Der Umsatz beläuft sich in diesem Zeitraum auf 1 056 Millionen Euro und liegt damit um 18 Prozent unter der Vorjahresperiode (Vorjahr: 1 284 Millionen Euro).

Niedrige Zuckerpreise sowie leicht rückläufige Absatzmengen sind die wesentlichen Gründe für die Ergebnisentwicklung. Der Preisverfall für Zucker auf dem Weltmarkt mit dem niedrigsten Niveau seit etwa zehn Jahren geht auf erhebliche Überproduktion vor allem in Indien und Thailand zurück.

Die Marktsituation innerhalb der EU ist seit dem Ende der Quotenregelung für Zucker ebenfalls durch Überproduktion gekennzeichnet. In der Folge sind auch hier die Preise für Zucker dramatisch eingebrochen und liegen aktuell um rund 35 Prozent niedriger als noch im Jahr zuvor.

Aufgrund der Trockenheit im Anbaujahr 2018/19 war die Produktion in der EU leicht rückläufig. Auch Nordzucker verzeichnet unterdurchschnittliche Rüben- und Zuckererträge.

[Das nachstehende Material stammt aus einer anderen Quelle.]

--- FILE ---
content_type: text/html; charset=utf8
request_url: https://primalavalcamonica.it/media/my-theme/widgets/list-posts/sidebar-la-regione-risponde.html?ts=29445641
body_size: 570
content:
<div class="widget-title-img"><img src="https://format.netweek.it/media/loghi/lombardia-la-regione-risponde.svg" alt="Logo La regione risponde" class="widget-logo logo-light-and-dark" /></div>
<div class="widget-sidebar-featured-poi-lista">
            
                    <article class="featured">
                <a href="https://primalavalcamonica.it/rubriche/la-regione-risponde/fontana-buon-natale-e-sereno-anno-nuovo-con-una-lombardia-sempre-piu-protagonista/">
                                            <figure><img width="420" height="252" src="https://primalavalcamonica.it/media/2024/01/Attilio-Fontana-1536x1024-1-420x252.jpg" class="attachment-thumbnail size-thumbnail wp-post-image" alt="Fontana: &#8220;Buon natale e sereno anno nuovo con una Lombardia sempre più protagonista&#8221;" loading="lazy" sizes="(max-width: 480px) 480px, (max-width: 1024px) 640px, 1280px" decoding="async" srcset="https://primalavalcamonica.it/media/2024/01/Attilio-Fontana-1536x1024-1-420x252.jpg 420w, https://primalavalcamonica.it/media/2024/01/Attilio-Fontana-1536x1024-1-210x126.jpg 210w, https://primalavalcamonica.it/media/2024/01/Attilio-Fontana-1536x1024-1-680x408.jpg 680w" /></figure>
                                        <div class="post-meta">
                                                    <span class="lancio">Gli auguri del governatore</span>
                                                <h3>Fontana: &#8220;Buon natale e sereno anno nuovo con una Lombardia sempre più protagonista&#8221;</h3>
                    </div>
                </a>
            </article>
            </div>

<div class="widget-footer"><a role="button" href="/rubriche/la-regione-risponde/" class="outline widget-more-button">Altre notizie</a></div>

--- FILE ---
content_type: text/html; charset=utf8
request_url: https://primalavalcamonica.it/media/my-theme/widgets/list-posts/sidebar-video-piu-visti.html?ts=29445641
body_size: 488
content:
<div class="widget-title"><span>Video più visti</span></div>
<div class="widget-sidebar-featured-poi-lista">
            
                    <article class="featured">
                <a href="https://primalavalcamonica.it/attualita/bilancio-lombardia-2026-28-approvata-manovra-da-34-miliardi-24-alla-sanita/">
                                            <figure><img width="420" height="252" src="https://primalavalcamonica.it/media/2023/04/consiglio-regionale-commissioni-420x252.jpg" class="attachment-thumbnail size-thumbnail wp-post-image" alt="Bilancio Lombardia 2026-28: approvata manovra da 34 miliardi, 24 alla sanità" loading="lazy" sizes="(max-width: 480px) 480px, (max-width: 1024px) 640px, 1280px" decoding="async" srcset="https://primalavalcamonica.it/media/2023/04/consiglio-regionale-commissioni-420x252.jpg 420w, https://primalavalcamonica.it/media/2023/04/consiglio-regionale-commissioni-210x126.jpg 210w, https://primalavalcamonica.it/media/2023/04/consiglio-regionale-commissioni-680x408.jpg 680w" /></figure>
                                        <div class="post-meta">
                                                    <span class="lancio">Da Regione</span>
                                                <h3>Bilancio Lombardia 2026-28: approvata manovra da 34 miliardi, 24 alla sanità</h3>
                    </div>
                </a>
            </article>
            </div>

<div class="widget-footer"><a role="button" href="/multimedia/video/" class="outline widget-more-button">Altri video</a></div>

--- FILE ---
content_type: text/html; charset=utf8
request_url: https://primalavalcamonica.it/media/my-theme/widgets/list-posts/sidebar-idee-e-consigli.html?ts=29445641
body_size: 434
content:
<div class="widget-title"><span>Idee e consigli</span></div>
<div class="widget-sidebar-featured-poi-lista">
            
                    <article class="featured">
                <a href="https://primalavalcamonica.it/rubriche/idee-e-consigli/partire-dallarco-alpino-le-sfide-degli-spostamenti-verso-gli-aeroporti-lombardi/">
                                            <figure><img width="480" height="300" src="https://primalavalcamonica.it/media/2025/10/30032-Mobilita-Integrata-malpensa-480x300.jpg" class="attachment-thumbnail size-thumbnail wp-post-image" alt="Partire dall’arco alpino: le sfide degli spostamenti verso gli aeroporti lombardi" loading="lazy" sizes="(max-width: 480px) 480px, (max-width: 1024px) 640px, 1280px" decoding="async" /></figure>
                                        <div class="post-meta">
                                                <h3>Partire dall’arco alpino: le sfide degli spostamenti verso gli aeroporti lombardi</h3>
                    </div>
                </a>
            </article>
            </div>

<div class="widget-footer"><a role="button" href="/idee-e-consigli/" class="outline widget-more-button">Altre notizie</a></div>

„Unsere Werke sind stabil und technisch reibungslos gelaufen“, unterstreicht Axel Aumüller, Vorstand Produktion. „Wir haben in unseren Werken sehr süße, aber eher kleine Rüben verarbeitet. Es war eine große Herausforderung, den hohen Zuckergehalt herauszubekommen. Das ist aber sehr gut gelungen“, so Aumüller weiter.

Der Vorstandsvorsitzende der Nordzucker AG, Lars Gorissen, bekräftigt: „Wir werden Nordzucker in dem neuen, volatileren Umfeld stabil, profitabel und wettbewerbsfähig positionieren. Dafür werden wir unsere Kosten weiter reduzieren und Strukturen anpassen. Wir fokussieren uns auf Zucker und sehen langfristig eine profitable Zukunft in diesem Geschäft.“

Trotz erheblicher Anstrengungen und Maßnahmen zur Effizienzsteigerung ist ein operativer Verlust für das laufende Geschäftsjahr nicht zu vermeiden – und wegen der aktuellen Preiserwartung geht Nordzucker für das Folgejahr 2019/20 von einem noch deutlicheren operativen Verlust aus.